Rudolf Sendig im Jahre 1896 Rudolf Sendig
in Bad Schandau

"Was ich in der Arbeit vieler Jahre an Wissen und Können erworben, was ich mir auf meinem Fachgebiete als unverlierbaren Schatz angeeignet hatte, das durfte ich vor allem einem Stück Erde zugute kommen lassen, das ich mit Vorliebe als meine "ewig junge Geliebte" bezeichnete.
Fünfzig Jahre werbe ich nun schon unermüdlich um ihre mir in reichem Maße zuteil gewordene Gunst, und niemals ist sie gealtert, und noch immer hängt mein Herz mit gleicher Treue an ihr, an dem anmutigen Städtchen Schandau an der Elbe und seiner unvergleichlichen Umgebung. Das Städtebild Schandaus hat sich im letzten halben Jahrhundert wenig verändert.
Von Straßen ist nur eine neu entstanden, die König-Albert-Straße.
Einige Straßen sind allerdings umgetauft worden.
Die Zahl der Einwohner ist auch die gleiche geblieben. Nur ihre Namen haben sich vielfach verändert. Damals hießen die meisten Schandauer "Hering", so daß Paul Lindau in einer humoristischen Plauderei über Schandau, die im Jahre 1873 in "über Land und Meer" erschien, folgende scherzhafte Bemerkung machte: "Die meisten Schandauer heißen Hering. Man hat kaum ein Dementi zu erleiden, wenn man zu jedem Schandauer "Guten Morgen Herr Hering" sagt. Ein einziges Mal passierte es mir, daß der Betroffene sagte: "Nee, Herr Doktor, Sie verwechseln mich mit meinem Schwager".
Eine würdige Ausnahme machte eine nützliche Dame in Schandau, Frau Venus, Hebamme.
Ich muß immmer lachen, wenn ich im Tannhäuser singen höre: "Zu dir, Frau Venus, kehr ich wieder!" Ich möchte Schandau mit einer jungen bildhübschen Dame vergleichen, die wenig Vermögen hat. Schandau ist der lieblichste, schönstgelegene Ort im ganzen Sachsenlande.
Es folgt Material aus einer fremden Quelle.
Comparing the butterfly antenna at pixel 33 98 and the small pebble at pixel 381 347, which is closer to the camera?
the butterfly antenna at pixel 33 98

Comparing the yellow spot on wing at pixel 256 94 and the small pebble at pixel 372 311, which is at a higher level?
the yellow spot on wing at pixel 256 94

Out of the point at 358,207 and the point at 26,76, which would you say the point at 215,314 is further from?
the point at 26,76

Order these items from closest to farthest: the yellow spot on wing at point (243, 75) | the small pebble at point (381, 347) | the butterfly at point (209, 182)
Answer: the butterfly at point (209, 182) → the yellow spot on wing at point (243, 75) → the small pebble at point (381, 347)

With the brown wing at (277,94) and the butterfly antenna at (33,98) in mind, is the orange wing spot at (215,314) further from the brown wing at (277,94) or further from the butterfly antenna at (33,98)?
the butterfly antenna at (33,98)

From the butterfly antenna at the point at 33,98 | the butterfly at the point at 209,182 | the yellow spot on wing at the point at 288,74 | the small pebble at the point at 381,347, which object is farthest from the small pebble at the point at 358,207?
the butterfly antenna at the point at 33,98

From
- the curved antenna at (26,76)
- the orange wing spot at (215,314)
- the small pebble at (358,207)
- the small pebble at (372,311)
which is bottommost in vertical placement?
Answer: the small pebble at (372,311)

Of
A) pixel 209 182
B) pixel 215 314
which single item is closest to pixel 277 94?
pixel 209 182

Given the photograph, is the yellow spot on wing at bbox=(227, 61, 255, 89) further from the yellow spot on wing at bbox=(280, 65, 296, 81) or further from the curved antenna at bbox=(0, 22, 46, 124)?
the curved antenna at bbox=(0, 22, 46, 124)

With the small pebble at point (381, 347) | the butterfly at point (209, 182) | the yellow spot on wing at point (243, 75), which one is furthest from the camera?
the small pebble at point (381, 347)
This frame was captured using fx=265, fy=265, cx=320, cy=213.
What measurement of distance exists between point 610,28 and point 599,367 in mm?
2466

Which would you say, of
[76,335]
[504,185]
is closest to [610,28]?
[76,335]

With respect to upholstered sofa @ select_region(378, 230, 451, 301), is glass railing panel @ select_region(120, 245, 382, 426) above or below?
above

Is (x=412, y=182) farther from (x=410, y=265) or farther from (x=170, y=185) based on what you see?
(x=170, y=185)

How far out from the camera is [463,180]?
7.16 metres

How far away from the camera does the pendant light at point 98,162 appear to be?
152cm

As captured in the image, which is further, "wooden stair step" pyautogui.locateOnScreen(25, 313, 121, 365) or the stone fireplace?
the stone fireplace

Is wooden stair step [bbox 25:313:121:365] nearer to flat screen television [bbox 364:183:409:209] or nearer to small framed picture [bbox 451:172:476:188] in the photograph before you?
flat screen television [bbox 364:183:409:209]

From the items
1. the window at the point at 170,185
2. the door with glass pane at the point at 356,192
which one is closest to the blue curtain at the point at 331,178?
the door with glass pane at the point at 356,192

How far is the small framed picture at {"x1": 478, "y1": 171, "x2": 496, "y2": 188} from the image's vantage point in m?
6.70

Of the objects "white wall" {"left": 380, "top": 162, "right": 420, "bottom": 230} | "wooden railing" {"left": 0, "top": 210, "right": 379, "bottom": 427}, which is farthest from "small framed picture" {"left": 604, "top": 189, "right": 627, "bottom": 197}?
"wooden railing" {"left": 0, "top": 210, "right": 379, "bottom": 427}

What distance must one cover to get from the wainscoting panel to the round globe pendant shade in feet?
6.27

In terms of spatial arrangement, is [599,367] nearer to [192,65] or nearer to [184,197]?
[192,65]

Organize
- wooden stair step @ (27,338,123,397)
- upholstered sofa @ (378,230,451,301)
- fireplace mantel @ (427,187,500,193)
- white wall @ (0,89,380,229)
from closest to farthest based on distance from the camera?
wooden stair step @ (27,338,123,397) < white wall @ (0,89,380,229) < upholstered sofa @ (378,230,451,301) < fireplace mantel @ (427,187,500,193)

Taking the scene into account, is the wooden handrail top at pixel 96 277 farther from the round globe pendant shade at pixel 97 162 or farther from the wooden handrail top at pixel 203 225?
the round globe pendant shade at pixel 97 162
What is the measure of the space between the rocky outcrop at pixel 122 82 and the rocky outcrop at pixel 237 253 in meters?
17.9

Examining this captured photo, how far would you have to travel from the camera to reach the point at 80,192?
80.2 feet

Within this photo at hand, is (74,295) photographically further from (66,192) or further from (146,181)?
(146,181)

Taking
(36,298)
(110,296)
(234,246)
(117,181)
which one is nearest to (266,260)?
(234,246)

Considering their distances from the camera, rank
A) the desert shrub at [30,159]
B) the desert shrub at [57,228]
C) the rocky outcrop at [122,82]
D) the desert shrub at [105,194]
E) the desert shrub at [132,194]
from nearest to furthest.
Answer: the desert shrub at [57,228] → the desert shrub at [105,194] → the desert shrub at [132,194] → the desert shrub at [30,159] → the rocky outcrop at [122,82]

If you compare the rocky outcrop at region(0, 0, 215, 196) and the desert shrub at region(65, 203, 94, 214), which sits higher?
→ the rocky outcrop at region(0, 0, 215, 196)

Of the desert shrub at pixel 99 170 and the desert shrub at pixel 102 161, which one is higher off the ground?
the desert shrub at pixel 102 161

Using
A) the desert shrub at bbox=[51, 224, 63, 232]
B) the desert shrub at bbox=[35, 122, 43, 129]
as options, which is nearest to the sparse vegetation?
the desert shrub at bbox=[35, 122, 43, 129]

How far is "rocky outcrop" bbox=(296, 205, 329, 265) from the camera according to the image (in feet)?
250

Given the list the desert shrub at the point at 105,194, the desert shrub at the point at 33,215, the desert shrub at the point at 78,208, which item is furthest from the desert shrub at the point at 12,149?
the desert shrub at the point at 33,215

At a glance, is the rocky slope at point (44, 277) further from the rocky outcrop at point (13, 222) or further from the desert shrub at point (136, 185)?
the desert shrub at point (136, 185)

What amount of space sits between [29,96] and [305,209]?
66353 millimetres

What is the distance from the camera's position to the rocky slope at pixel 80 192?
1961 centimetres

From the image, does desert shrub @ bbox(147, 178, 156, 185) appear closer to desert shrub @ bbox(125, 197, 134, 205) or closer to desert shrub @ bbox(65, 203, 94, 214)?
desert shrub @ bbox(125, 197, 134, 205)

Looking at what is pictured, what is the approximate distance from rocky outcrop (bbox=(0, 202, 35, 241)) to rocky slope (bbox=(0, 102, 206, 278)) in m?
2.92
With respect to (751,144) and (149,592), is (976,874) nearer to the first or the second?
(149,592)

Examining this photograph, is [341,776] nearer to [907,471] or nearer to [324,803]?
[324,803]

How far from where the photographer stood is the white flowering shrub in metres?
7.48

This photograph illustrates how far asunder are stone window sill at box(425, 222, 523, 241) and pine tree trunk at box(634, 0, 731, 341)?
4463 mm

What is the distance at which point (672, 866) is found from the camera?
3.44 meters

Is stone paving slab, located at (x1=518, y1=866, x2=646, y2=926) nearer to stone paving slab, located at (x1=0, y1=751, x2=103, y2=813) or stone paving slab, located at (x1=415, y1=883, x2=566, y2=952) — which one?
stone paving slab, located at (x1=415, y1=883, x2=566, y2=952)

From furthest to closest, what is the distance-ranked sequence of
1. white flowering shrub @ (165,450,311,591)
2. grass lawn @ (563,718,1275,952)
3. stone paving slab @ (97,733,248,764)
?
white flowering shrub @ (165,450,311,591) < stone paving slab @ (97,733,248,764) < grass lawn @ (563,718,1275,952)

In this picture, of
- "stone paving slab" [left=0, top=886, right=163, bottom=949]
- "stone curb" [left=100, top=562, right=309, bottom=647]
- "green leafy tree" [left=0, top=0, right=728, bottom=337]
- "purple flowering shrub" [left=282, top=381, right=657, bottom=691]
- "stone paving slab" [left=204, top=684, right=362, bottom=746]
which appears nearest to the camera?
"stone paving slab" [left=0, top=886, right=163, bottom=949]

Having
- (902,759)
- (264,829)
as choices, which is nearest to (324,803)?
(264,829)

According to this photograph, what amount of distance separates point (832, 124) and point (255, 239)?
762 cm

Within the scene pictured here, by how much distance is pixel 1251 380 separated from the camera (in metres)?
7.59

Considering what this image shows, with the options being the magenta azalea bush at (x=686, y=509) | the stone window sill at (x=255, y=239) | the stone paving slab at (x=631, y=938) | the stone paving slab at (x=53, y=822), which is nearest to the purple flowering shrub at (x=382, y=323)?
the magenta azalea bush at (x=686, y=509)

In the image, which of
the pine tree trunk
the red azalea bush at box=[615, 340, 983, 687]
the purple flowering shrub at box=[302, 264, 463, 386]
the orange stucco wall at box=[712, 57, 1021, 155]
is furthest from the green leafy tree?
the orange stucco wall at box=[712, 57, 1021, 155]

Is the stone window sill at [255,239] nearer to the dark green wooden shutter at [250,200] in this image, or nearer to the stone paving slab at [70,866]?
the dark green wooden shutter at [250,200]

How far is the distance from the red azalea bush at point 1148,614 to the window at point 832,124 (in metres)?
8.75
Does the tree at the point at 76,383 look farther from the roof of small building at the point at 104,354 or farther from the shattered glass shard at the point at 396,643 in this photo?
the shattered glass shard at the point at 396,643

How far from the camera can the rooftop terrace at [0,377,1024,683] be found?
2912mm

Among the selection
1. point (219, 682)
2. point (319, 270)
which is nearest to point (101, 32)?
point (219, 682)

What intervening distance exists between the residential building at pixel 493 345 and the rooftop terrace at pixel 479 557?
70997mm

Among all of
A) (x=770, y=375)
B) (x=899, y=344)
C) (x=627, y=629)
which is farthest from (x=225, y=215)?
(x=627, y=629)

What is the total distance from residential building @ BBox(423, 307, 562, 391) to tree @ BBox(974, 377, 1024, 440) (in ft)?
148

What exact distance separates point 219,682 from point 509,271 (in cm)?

Aber es fehlt ihm eine Heilquelle, nach der indes in nächster Zeit gebohrt werden soll. Um so höher ist es zu bewerten, daß es trotzdem einen so hohen Aufschwung genommen hat. Schandau ist die vornehmste Sommerfrische und der bedeutsamste Nachkurort Sachsens, und schon der berühmte Geheimrat Henoch, Kinderarzt der ehemaligen kaiserlichen Familie, rühmte Schandau mit den Worten: "Die von der Sonne durchwärmte Elbluft ist besonders für den Organismus der Kinder zu empfehlen." Aber Schandau mußte immer kämpfen um seine Stellung zu behaupten. Damals, in der Zeit, von der ich spreche, gab es noch nicht die Hunderte von Sommerfrischen, die in den letzten Jahrzehnten entstanden sind. Es gab in Sachsen überhaupt nur ein Bad, das in Frage kam, das war das königliche Bad Elster, das sich allerdings des besonderen Schutzes der Regierung erfreute und noch heute erfreut, während Schandau immer auf sich selbst angewiesen war.
Trotz alledem genießt Schandau einen Weltruf und hat sich ihn bis zum heutigen Tage zu erhalten gewußt. Die Dresdner hatten für Schandau nie viel übrig. Es war ihnen als Sommerfrische zu nahe und zu teuer, wogegen die Berliner Schandau und die Sächsische Schweiz außerordentlich bevorzugten."